How Homophobia Hurts Us All

(Adapted from the Centre for Lesbian, Gay, Bisexual, and Transgender Life, Duke University)

You do not have to be 2SLGBTQ+, or know someone who is, to be negatively affected by homophobia. Though homophobia actively oppresses 2SLGBTQ+ people, it also hurts heterosexuals.

Homophobia

  • Inhibits the ability of heterosexuals to form close, intimate relationships with members of their own sex, for fear of being perceived as 2SLGBTQ+.
  • Perpetuates negative stereotypes and myths by reinforcing a silence, erasure and a lack of accurate, reliable information about 2SLGBTQ+ persons and issues.
  • Locks people into rigid gender-based roles and stereotypes that inhibit appearance, behaviour, creativity and self-expression.
  • Is often used to stigmatize heterosexuals, those perceived or labeled by others to be 2SLGBTQ+, children of 2SLGBTQ+ parents, parents of 2SLGBTQ+ children and the friends of LGBT's.
  • Compromises human integrity by pressuring people to treat others badly, actions that are contrary to their basic humanity.
  • Results in the invisibility or erasure of 2SLGBTQ+ lives and sexuality in school-based sex education discussions, keeping vital information from students.  Such erasures can kill people in the age of AIDS.
  • Is one cause of premature heterosexual involvement, which increases the chances of teen pregnancy and the spread of sexually transmitted diseases.  Young people, of all sexual identities, are often pressured to become heterosexually active to prove to others that they are “normal”.
  • Discourages all people from developing an authentic self-identity and expressing their own uniqueness.
  • Inhibits appreciation of other types of diversity, making it unsafe for everyone because each person has unique traits that are not considered mainstream or dominant.  We are all diminished when any one of us is demeaned.  By challenging homophobia and heterosexism, people are not only fighting oppression for specific groups of people but are striving for a society that accepts and celebrates the differences in all of us.

Did You Know?

Harvey Milk (1930-1978) - Giving Hope

People told him no openly gay man could win political office. Fortunately, he ignored them.  His life now a feature film, Milk was the first openly gay man elected to any substantial political office.
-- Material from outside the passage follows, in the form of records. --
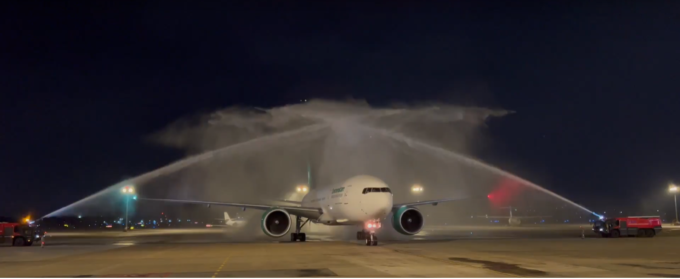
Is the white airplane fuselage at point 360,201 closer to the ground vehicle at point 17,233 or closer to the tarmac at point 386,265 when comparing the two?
the tarmac at point 386,265

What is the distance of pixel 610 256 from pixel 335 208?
20.9 m

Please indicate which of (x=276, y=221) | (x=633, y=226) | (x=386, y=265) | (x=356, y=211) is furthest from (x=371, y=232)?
(x=633, y=226)

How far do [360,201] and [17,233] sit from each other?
26825 millimetres

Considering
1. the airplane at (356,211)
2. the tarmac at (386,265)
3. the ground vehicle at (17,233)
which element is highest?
the airplane at (356,211)

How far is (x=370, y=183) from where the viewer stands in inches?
1533

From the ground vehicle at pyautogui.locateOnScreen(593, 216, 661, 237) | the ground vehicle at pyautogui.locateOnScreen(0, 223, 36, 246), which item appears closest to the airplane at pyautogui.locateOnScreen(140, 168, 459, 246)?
the ground vehicle at pyautogui.locateOnScreen(593, 216, 661, 237)

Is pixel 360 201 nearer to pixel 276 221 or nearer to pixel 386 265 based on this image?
pixel 276 221

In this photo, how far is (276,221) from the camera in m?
43.2

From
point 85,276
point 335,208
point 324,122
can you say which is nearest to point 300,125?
point 324,122

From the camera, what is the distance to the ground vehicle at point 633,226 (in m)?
44.4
There was a time when it was impossible for people — straight or gay — even to imagine a Harvey Milk.  The funny thing about Milk is that he didn't seem to care that he lived in such a time. After he defied the governing class of San Francisco to become a member of its board of supervisors, many people had to adjust to a new reality he embodied: that a gay person could live an honest life and succeed.

Milk knew that the root cause of the gay predicament was invisibility. Milk suspected emotional trauma was gays' worst foe — particularly for those in the closet…That made the election of an openly gay person, not a straight ally, symbolically crucial.

"You gotta give them hope," Milk always said.